Martin Walker, a talented former Washington correspondent for The Guardian, began his speech by saying that July 4th was not a sad time for him, as it was a time when the good British Yemeni peasants in the colony revolted against Germany. The king and his German tenants.
Walker – who now lives in France and wrote the highly successful “Bruno” detective book set in the Perigord region – once told me, “It’s exciting to live in a country where the president can order an aircraft carrier to settle a dispute.”
He, an Englishman, and I, a former British colonist, shared our appreciation for the United States. For America’s birthday, I’ve counted some of the things I like the most and admire this country of unlimited experimentation. Also, alas, I admit it’s becoming harder to feel proud of it as I once did.
America, for me, has always embodied a special freedom: the freedom to try. The wonderful thing about it is that you can try a business, an idea, a way of life or even a way of thinking. I read in Thomas Griffith’s 1958 book “The Waste-High Culture” that Europe is a “no” culture and the United States is a “yes” culture. Really true.
In my first year here, I wrote a letter to a family member in England, surprised by the size and scope of the American market. I wrote to him, “You can make a fortune by making glass beads here, as long as they were good glass beads.” I still believe.
Another great freedom, which I value, is that you can go all over the country and start over. If you think you failed in New York, you can pick up a new sheet and try again in Chicago, Austin or San Francisco. You may fail in marriage, business, career and some very public ways, but you can go somewhere else again.

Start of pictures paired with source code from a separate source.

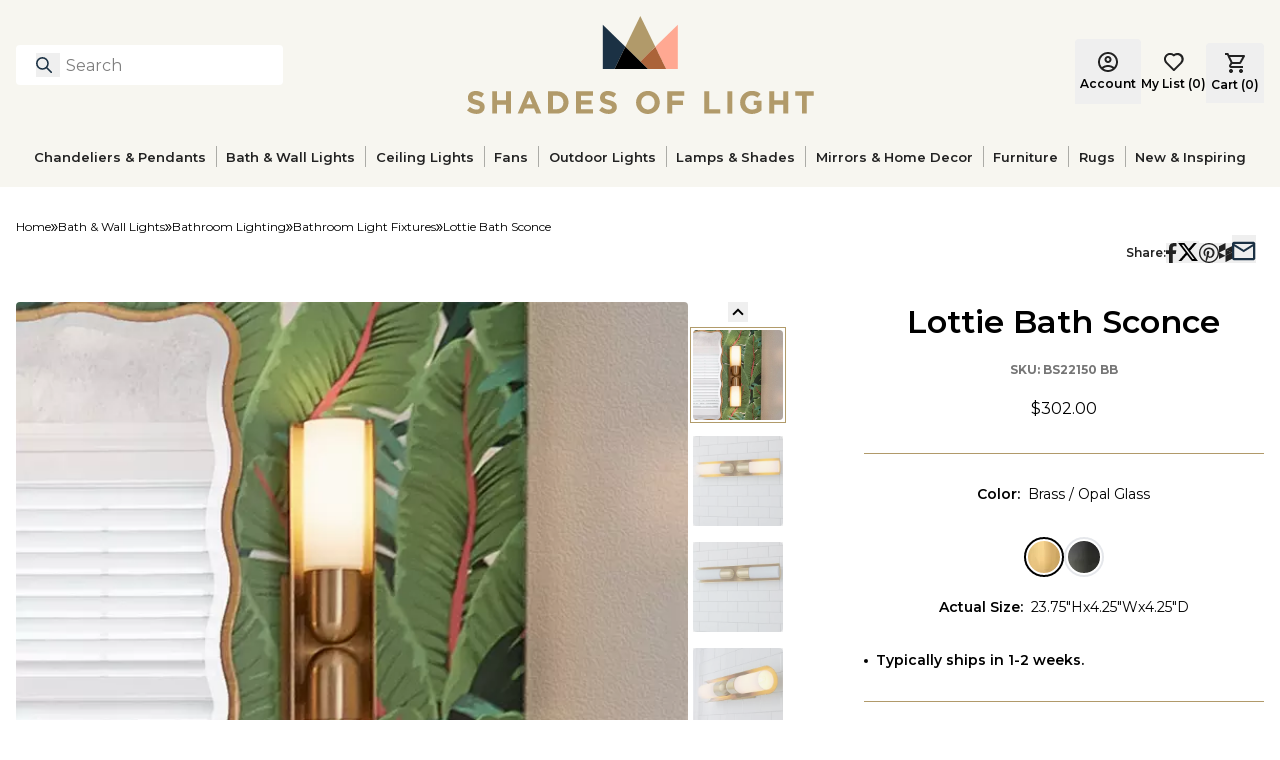

--- FILE ---
content_type: text/x-component
request_url: https://www.shadesoflight.com/categories/all-bath-lighting?_rsc=1m73w
body_size: -582
content:
0:["h7WMwHc16rmH9ryj68aby",[["children",["slug","categories/all-bath-lighting","oc"],[["slug","categories/all-bath-lighting","oc"],{"children":["__PAGE__",{}]}],null,null]]]


--- FILE ---
content_type: text/x-component
request_url: https://www.shadesoflight.com/products/lottie-bath-sconce?color=brass-opal-glass&filterFinish=Brass&_rsc=1m73w
body_size: -502
content:
0:["h7WMwHc16rmH9ryj68aby",[["children",["slug","products/lottie-bath-sconce","oc"],"children","__PAGE__?{\"color\":\"brass-opal-glass\",\"filterFinish\":\"Brass\"}",["__PAGE__?{\"color\":\"brass-opal-glass\",\"filterFinish\":\"Brass\"}",{}],null,null]]]


--- FILE ---
content_type: text/x-component
request_url: https://www.shadesoflight.com/products/lottie-bath-sconce?color=vintage-bronze-opal-glass&filterFinish=Bronze&_rsc=1m73w
body_size: -482
content:
0:["h7WMwHc16rmH9ryj68aby",[["children",["slug","products/lottie-bath-sconce","oc"],"children","__PAGE__?{\"color\":\"vintage-bronze-opal-glass\",\"filterFinish\":\"Bronze\"}",["__PAGE__?{\"color\":\"vintage-bronze-opal-glass\",\"filterFinish\":\"Bronze\"}",{}],null,null]]]


--- FILE ---
content_type: text/x-component
request_url: https://www.shadesoflight.com/pages/bathroom-lighting?_rsc=1m73w
body_size: -424
content:
0:["h7WMwHc16rmH9ryj68aby",[["children",["slug","pages/bathroom-lighting","oc"],[["slug","pages/bathroom-lighting","oc"],{"children":["__PAGE__",{}]}],null,null]]]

You can’t do that in different ways, in city-states – for example, the way England is dominated by London and France by Paris. The United States has geographical independence that has its own ups and downs.
I was addicted to America from the beginning. I have not thought of the sins of the past, the Puritans, the pioneers, and the cruelty of the settlers, to the folly of prohibition. When I arrived, I embraced all that was in the present; The civil rights movement was going on and gaining strength, and it was possible to believe that the United States would be a shining example of how you fix it, how you correct small and big flaws, and how you let people improve. John F. Kennedy was president, and it was a new day.

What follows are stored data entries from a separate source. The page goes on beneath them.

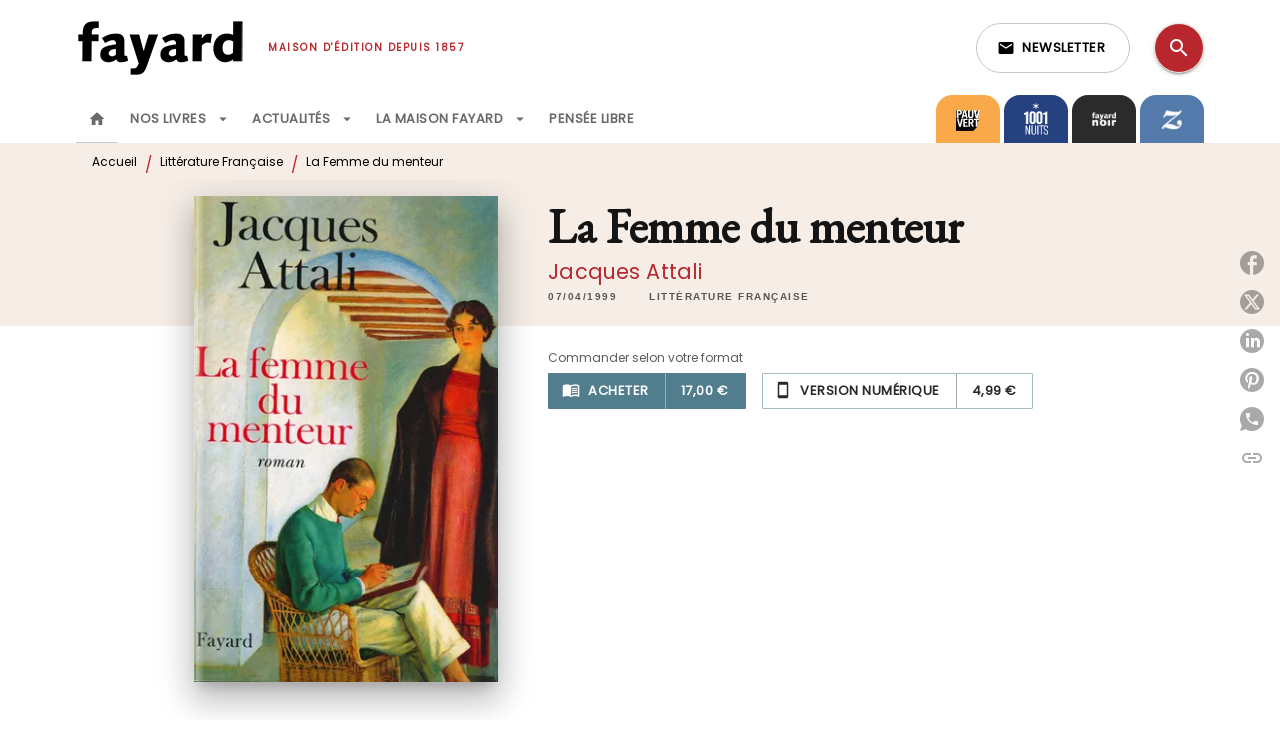

--- FILE ---
content_type: image/svg+xml
request_url: https://media.hachette.fr/shared/[date:custom:Y]-[date:custom:m]/z-mazarine.svg
body_size: 15058
content:
<svg xmlns="http://www.w3.org/2000/svg" xmlns:xlink="http://www.w3.org/1999/xlink" width="203" height="261" viewBox="0 0 203 261">
  <image id="Calque_1" data-name="Calque 1" x="11" y="55" width="192" height="163" xlink:href="[data-uri]"/>
</svg>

When I covered Congress, I was fascinated by: the center of power of the committee, the indifference to party discipline, and a system where you needed majority approval to pass legislation.
Overall, members of Congress were the hardest working people in the neighborhood (and some were the most alcoholics). They wanted to understand the problems of cancer from nuclear energy. Congress was not perfect, but it wanted to fix things.

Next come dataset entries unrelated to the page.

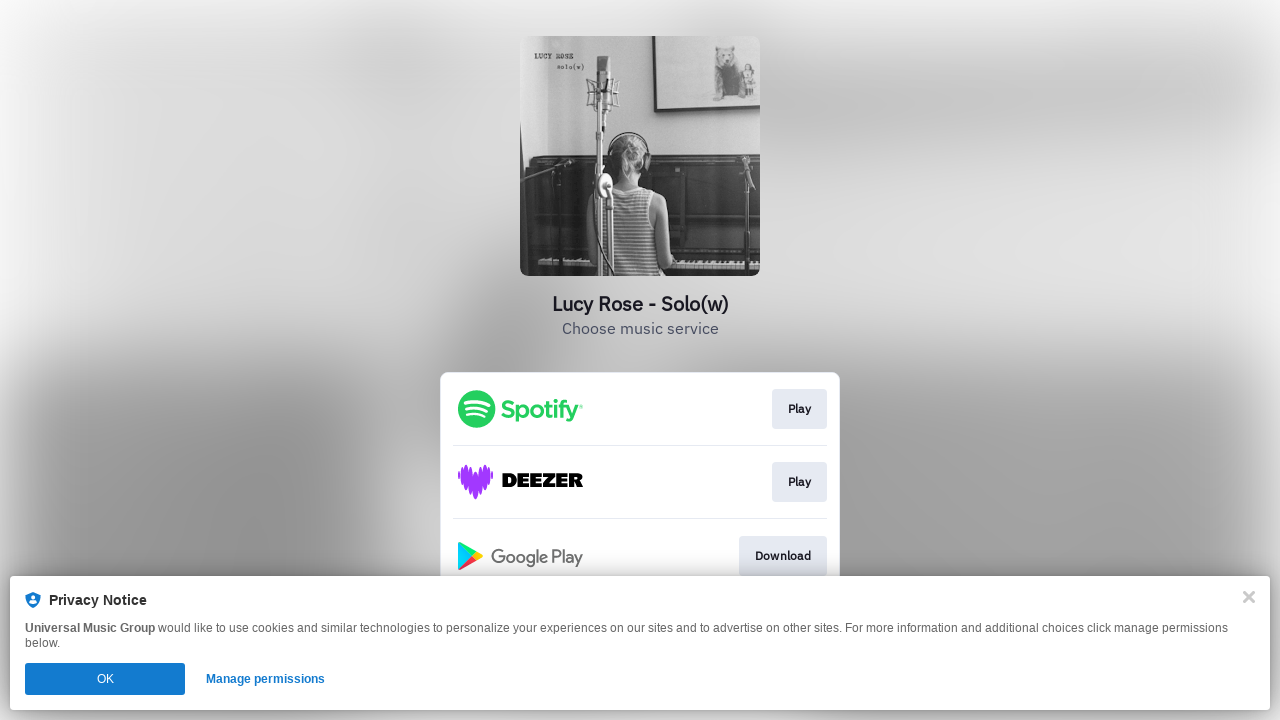

--- FILE ---
content_type: text/plain
request_url: https://www.google-analytics.com/j/collect?v=1&_v=j102&a=1171605535&t=pageview&_s=1&dl=https%3A%2F%2Fumusicpl.lnk.to%2FLucyRoseSolow&ul=en-us%40posix&dt=Lucy%20Rose%20-%20Solo(w)&sr=1280x720&vp=1280x720&_u=YADAAEABAAAAACAAI~&jid=1697050384&gjid=388249968&cid=170294462.1768399078&tid=UA-153274283-1&_gid=638732106.1768399079&_r=1&_slc=1&gtm=45He61c1n81M28CCB4v830149991za200zd830149991&cd1=pageview&cd3=Solo(w)&cd4=Lucy%20Rose&cd5=Universal%20Music%20Polska&cd6=Columbus&cd7=United%20States&cd10=%C3%82%C2%A9%202018%20Lucy%20Rose%2C%20under%20exclusive%20license%20to%20Communion%20Group%20Ltd&cd12=Universal%20Music%20Group&cd14=%2205060496182814%22&gcs=G111&gcd=13t3t3t3t5l1&dma=0&tag_exp=103116026~103200004~104527906~104528501~104684208~104684211~105391252~115938466~115938468~116744866~117041588&z=1019647350
body_size: -565
content:
2,cG-HDDQY0CSMM

--- FILE ---
content_type: image/svg+xml
request_url: https://services.linkfire.com/logo_google-play_onlight.svg
body_size: 2327
content:
<?xml version="1.0" encoding="utf-8"?>
<!-- Generator: Adobe Illustrator 21.1.0, SVG Export Plug-In . SVG Version: 6.00 Build 0)  -->
<svg version="1.1" xmlns="http://www.w3.org/2000/svg" xmlns:xlink="http://www.w3.org/1999/xlink" x="0px" y="0px"
	 viewBox="0 0 125 40" enable-background="new 0 0 125 40" xml:space="preserve">
<g id="bg" display="none">
	<rect display="inline" fill="#FFFFFF" width="125" height="40"/>
</g>
<g id="icons">
	<g>
		<path fill="#707171" d="M62.76,17.889c-2.538,0-4.607,1.93-4.607,4.589c0,2.642,2.069,4.589,4.607,4.589
			c2.538,0,4.607-1.947,4.607-4.589C67.366,19.818,65.298,17.889,62.76,17.889z M62.76,25.259c-1.391,0-2.59-1.147-2.59-2.781
			c0-1.651,1.2-2.781,2.59-2.781c1.391,0,2.59,1.13,2.59,2.781C65.35,24.112,64.15,25.259,62.76,25.259z M52.71,17.889
			c-2.538,0-4.607,1.93-4.607,4.589c0,2.642,2.069,4.589,4.607,4.589c2.538,0,4.607-1.947,4.607-4.589
			C57.317,19.818,55.248,17.889,52.71,17.889z M52.71,25.259c-1.391,0-2.59-1.147-2.59-2.781c0-1.651,1.199-2.781,2.59-2.781
			c1.391,0,2.59,1.13,2.59,2.781C55.3,24.112,54.101,25.259,52.71,25.259z M40.756,19.297v1.947h4.659
			c-0.139,1.095-0.504,1.895-1.06,2.451c-0.678,0.678-1.738,1.425-3.598,1.425c-2.868,0-5.111-2.312-5.111-5.18
			s2.242-5.18,5.111-5.18c1.547,0,2.677,0.608,3.512,1.391l1.373-1.373c-1.165-1.112-2.712-1.964-4.885-1.964
			c-3.929,0-7.232,3.199-7.232,7.127c0,3.929,3.303,7.127,7.232,7.127c2.121,0,3.72-0.695,4.972-1.999
			c1.286-1.286,1.686-3.094,1.686-4.554c0-0.452-0.035-0.869-0.104-1.217H40.756z M89.645,20.809
			c-0.382-1.026-1.547-2.92-3.929-2.92c-2.364,0-4.328,1.86-4.328,4.589c0,2.573,1.947,4.589,4.554,4.589
			c2.103,0,3.32-1.286,3.824-2.034l-1.564-1.043c-0.521,0.765-1.234,1.269-2.26,1.269c-1.026,0-1.756-0.469-2.225-1.391l6.137-2.538
			L89.645,20.809z M83.387,22.339c-0.052-1.773,1.373-2.677,2.399-2.677c0.8,0,1.478,0.4,1.704,0.973L83.387,22.339z M78.397,26.789
			h2.016V13.3h-2.016V26.789z M75.095,18.914h-0.069c-0.452-0.539-1.321-1.026-2.416-1.026c-2.295,0-4.398,2.016-4.398,4.607
			c0,2.573,2.103,4.572,4.398,4.572c1.095,0,1.964-0.487,2.416-1.043h0.069v0.661c0,1.756-0.939,2.694-2.451,2.694
			c-1.234,0-1.999-0.887-2.312-1.634l-1.756,0.73c0.504,1.217,1.843,2.712,4.068,2.712c2.364,0,4.363-1.391,4.363-4.781v-8.24
			h-1.912V18.914z M72.783,25.259c-1.391,0-2.555-1.165-2.555-2.764c0-1.617,1.165-2.799,2.555-2.799
			c1.373,0,2.451,1.182,2.451,2.799C75.234,24.095,74.156,25.259,72.783,25.259z M99.09,13.3h-4.825v13.489h2.013v-5.111h2.811
			c2.232,0,4.425-1.616,4.425-4.189S101.322,13.3,99.09,13.3z M99.142,19.801h-2.863v-4.624h2.863c1.505,0,2.36,1.246,2.36,2.312
			C101.502,18.535,100.648,19.801,99.142,19.801z M111.585,17.864c-1.458,0-2.968,0.642-3.592,2.065l1.788,0.746
			c0.382-0.746,1.093-0.989,1.84-0.989c1.041,0,2.1,0.625,2.117,1.735v0.139c-0.364-0.208-1.145-0.521-2.1-0.521
			c-1.926,0-3.887,1.059-3.887,3.037c0,1.805,1.579,2.968,3.349,2.968c1.354,0,2.1-0.607,2.569-1.319h0.069v1.041h1.944v-5.172
			C115.681,19.2,113.893,17.864,111.585,17.864z M111.342,25.257c-0.66,0-1.579-0.33-1.579-1.145c0-1.041,1.145-1.44,2.135-1.44
			c0.885,0,1.302,0.191,1.84,0.451C113.581,24.372,112.505,25.257,111.342,25.257z M122.761,18.159l-2.308,5.848h-0.069
			l-2.395-5.848h-2.169l3.592,8.174l-2.048,4.547h2.1L125,18.159H122.761z M104.626,26.789h2.013V13.3h-2.013V26.789z"/>
		<g>
			
				<linearGradient id="SVGID_1_" gradientUnits="userSpaceOnUse" x1="12.7618" y1="-1285.8165" x2="-5.3468" y2="-1303.925" gradientTransform="matrix(1 0 0 -1 0 -1278)">
				<stop  offset="0" style="stop-color:#00A0FF"/>
				<stop  offset="0.0066" style="stop-color:#00A1FF"/>
				<stop  offset="0.2601" style="stop-color:#00BEFF"/>
				<stop  offset="0.5122" style="stop-color:#00D2FF"/>
				<stop  offset="0.7604" style="stop-color:#00DFFF"/>
				<stop  offset="1" style="stop-color:#00E3FF"/>
			</linearGradient>
			<path fill="url(#SVGID_1_)" d="M0.499,6.552C0.186,6.884,0,7.4,0,8.068v23.864c0,0.669,0.186,1.184,0.499,1.516l0.08,0.078
				l13.368-13.368V20v-0.158L0.579,6.474L0.499,6.552z"/>
			
				<linearGradient id="SVGID_2_" gradientUnits="userSpaceOnUse" x1="25.7474" y1="-1298.0005" x2="-0.3616" y2="-1298.0005" gradientTransform="matrix(1 0 0 -1 0 -1278)">
				<stop  offset="0" style="stop-color:#FFE000"/>
				<stop  offset="0.4087" style="stop-color:#FFBD00"/>
				<stop  offset="0.7754" style="stop-color:#FFA500"/>
				<stop  offset="1" style="stop-color:#FF9C00"/>
			</linearGradient>
			<path fill="url(#SVGID_2_)" d="M18.403,24.616l-4.456-4.458V20v-0.158l4.457-4.457l0.1,0.057l5.279,3
				c1.508,0.857,1.508,2.259,0,3.116l-5.279,3L18.403,24.616z"/>
			
				<linearGradient id="SVGID_3_" gradientUnits="userSpaceOnUse" x1="16.0282" y1="-1300.4766" x2="-8.5285" y2="-1325.0332" gradientTransform="matrix(1 0 0 -1 0 -1278)">
				<stop  offset="0" style="stop-color:#FF3A44"/>
				<stop  offset="1" style="stop-color:#C31162"/>
			</linearGradient>
			<path fill="url(#SVGID_3_)" d="M18.504,24.558L13.947,20L0.499,33.448c0.497,0.526,1.318,0.591,2.242,0.066L18.504,24.558"/>
			
				<linearGradient id="SVGID_4_" gradientUnits="userSpaceOnUse" x1="-2.8867" y1="-1276.6086" x2="8.0789" y2="-1287.5742" gradientTransform="matrix(1 0 0 -1 0 -1278)">
				<stop  offset="0" style="stop-color:#32A071"/>
				<stop  offset="0.0685" style="stop-color:#2DA771"/>
				<stop  offset="0.4762" style="stop-color:#15CF74"/>
				<stop  offset="0.8009" style="stop-color:#06E775"/>
				<stop  offset="1" style="stop-color:#00F076"/>
			</linearGradient>
			<path fill="url(#SVGID_4_)" d="M18.504,15.442L2.742,6.486c-0.925-0.525-1.745-0.46-2.242,0.066L13.947,20L18.504,15.442z"/>
			<g>
				<path opacity="0.2" enable-background="new    " d="M18.404,24.457L2.742,33.356c-0.876,0.498-1.659,0.465-2.162,0.012l0,0
					l-0.08,0.08l0,0l0.08,0.078l0.001-0.001c0.503,0.453,1.286,0.487,2.162-0.012l15.763-8.956L18.404,24.457z"/>
				<path opacity="0.12" enable-background="new    " d="M0.499,33.291C0.186,32.958,0,32.443,0,31.775v0.158
					c0,0.668,0.186,1.184,0.499,1.516l0.08-0.08L0.499,33.291z"/>
			</g>
			<path opacity="0.12" enable-background="new    " d="M23.784,21.4l-5.38,3.057l0.1,0.1l5.279-3
				c0.754-0.428,1.131-0.993,1.131-1.557l0,0C24.852,20.511,24.468,21.012,23.784,21.4z"/>
			<path opacity="0.25" fill="#FFFFFF" enable-background="new    " d="M2.742,6.644L23.784,18.6c0.684,0.388,1.068,0.889,1.131,1.4
				l0,0c0.001-0.565-0.377-1.13-1.131-1.558L2.742,6.486C1.234,5.63,0,6.341,0,8.069v0.158C0,6.499,1.234,5.787,2.742,6.644z"/>
		</g>
	</g>
</g>
</svg>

Over the years, I have participated in Humbert Summer School – a think tank in western Ireland. I enjoyed talking about the presidential system as superior to the parliamentary system, where a simple majority could be defeated.
Now, alas, the Congress is feeling the evils of a parliamentary government and especially of any quality of speedy legislation. Party discipline – as California House minority leader Kevin McCarthy avoids Wimming’s Republican Liz Cheney – replaces the old tolerance for differences within the party. It began with the 1994 Genrich Revolution, which was fueled by the proliferation of single-point-of-view talk radio.
Like all uncontrolled erosion, it has gotten worse.
America The Beautiful, I wish you a happy birthday. I thank you for your generosity over these decades, and I sincerely say, “Remember how you are going.” The world you seek is fair and just, and full of possibilities, not divided and hostile and needs to threaten itself.